The framework introduces mandatory licensing, capital stress-testing requirements, strengthened rules on market manipulation and insider dealing, and simplified capital standards for stablecoin issuers. The FCA said firms operating in the UK will be held to standards similar to other financial service providers. Pre-application support meetings will be available from next month.
Firms that currently hold only anti-money-laundering authorisation will not have those approvals converted automatically and must apply for FCA authorisation under the new regime. The regulator has put in place transitional savings provisions that allow some companies to continue specified activities for a limited period while they seek full authorisation.
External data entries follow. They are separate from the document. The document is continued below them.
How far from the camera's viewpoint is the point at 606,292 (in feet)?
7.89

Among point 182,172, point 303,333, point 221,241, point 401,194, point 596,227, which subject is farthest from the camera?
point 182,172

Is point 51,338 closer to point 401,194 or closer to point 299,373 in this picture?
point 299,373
A policy statement will be published at a webinar on July 17, with a further statement scheduled for September to clarify how the regulatory perimeter applies to cryptoasset activities.
Stablecoin requirements retain the core framework but simplify several technical elements. Issuers must place reserves in a statutory trust, remove unallocated backing fund accounts and provide defined withdrawal rights for users. The rules permit a limited 5% excess in the backing asset pool and allow intragroup custody in narrowly defined circumstances with safeguards. The FCA will consult with the Bank of England later this year on rules for stablecoins that HM Treasury recognises as systemic.
Capital and operational resilience expectations will apply to firms using distributed ledger technology. The FCA plans a separate consultation later this year on decentralised finance guidance and operational resilience for DLT firms. It will also consult on updates to its Financial Crime Guide to align anti-money-laundering expectations with the new regime.
David Geale, executive director of payments and digital finance at the FCA, described the framework as providing regulatory certainty while preserving space for innovation. Matthew Long, director of payments and digital assets, said the regulator will take a case-by-case approach to DeFi and that systems with no identifiable person undertaking the activity may fall outside the regulatory perimeter.
Firms preparing applications should expect capital stress tests and compliance with the updated market conduct rules. Under the FCA timetable, companies have about 17 months from the opening of the licensing window to meet the new standards before the regime becomes effective in October 2027.